Wanda Chotomska przyszła na świat w Warszawie jako córka Stefana Chotomskiego i Romualdy z Nyckowskich.
- Mój tata wraz ze swoimi dwoma braćmi, Wincentym i Stanisławem, prowadził przedsiębiorstwo przewozowe. Mama zajmowała się domem. Obydwoje ukończyli jakieś szkoły handlowe, ale mama tylko średnią, a tata miał wykształcenie wyższe - wspominała Wanda Chotomska w audycji Katarzyny Hagmajer-Kwiatek z cyklu "Głosy z przeszłości".
14:53 Dwójka Głosy z przeszłości 7.08.2017.mp3 Wanda Chotomska mówi o swojej rodzinie, a także o czasach swojego dzieciństwa. Audycja Katarzyny Hagmajer-Kwiatek z cyklu "Głosy z przeszłości". (PR, 2017)

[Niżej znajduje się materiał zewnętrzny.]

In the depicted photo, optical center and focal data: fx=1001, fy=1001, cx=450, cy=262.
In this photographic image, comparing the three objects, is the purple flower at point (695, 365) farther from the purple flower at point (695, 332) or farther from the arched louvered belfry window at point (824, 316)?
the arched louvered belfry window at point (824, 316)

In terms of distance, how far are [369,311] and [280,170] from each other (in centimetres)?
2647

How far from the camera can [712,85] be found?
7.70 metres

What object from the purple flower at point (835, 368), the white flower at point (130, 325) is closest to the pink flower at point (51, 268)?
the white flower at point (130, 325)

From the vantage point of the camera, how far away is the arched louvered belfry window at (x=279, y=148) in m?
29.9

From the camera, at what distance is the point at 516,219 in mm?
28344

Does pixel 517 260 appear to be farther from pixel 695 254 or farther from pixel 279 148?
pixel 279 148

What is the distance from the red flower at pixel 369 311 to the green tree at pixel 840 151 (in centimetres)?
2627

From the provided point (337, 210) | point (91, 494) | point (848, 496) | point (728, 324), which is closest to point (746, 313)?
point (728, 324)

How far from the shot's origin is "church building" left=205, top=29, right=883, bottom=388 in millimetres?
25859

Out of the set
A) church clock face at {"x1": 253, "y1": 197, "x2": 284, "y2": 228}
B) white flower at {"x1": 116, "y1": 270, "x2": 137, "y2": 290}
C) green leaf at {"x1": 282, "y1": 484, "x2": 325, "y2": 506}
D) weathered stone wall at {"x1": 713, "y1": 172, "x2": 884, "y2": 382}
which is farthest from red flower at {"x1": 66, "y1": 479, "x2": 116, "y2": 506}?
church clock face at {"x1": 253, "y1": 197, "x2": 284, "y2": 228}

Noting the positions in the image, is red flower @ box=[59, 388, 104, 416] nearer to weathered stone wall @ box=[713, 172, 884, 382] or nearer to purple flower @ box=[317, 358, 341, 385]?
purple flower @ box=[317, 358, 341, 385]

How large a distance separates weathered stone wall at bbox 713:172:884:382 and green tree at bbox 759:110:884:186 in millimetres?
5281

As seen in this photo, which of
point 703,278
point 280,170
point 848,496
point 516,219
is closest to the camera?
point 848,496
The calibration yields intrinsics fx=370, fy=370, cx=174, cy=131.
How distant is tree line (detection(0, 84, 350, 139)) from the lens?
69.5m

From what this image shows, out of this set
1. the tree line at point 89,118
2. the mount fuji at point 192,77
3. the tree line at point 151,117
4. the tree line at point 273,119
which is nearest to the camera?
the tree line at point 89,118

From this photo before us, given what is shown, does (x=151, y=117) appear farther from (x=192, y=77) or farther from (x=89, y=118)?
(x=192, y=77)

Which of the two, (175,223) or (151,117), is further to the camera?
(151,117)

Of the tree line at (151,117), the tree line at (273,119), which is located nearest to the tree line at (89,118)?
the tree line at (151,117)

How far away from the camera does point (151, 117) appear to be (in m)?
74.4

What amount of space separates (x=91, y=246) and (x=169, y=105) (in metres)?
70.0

Od dziecka bardzo dużo czytała, umiejętność tę posiadła zresztą w wieku zaledwie czterech lat. Szczególnie chętnie poznawała utwory Kornela Makuszyńskiego, Jana Brzechwy i Juliana Tuwima.
- Zaczęłam się zastanawiać, jak oni piszą, że im to tak ładnie i gładko wychodzi. I postanowiłam, że sama coś stworzę, ale długo nie wiedziałam co. Dopiero jak byłam w drugiej klasie szkoły podstawowej, przeczytałam "Powrót taty" Mickiewicza i pomyślałam, że napiszę coś podobnego – mówiła poetka na antenie Polskiego Radia. - Tak powstał mój pierwszy wierszyk, który brzmiał tak: "Tata nie wraca wieczory i ranki, łowi nad Wisłą żaby i kijanki. Żonę swoją z domu wywleka, żona na niego nad Wisłą czeka. A biedne dziadki, ofiary tatki, są pozbawione opieki matki" – dodała ze śmiechem.
Jeszcze przed wojną Chotomska rozpoczęła naukę na pensji Leonii Rudzkiej. Pisarka przyznała jednak, że nie wspomina tamtego okresu pozytywnie. Powód był frapujący.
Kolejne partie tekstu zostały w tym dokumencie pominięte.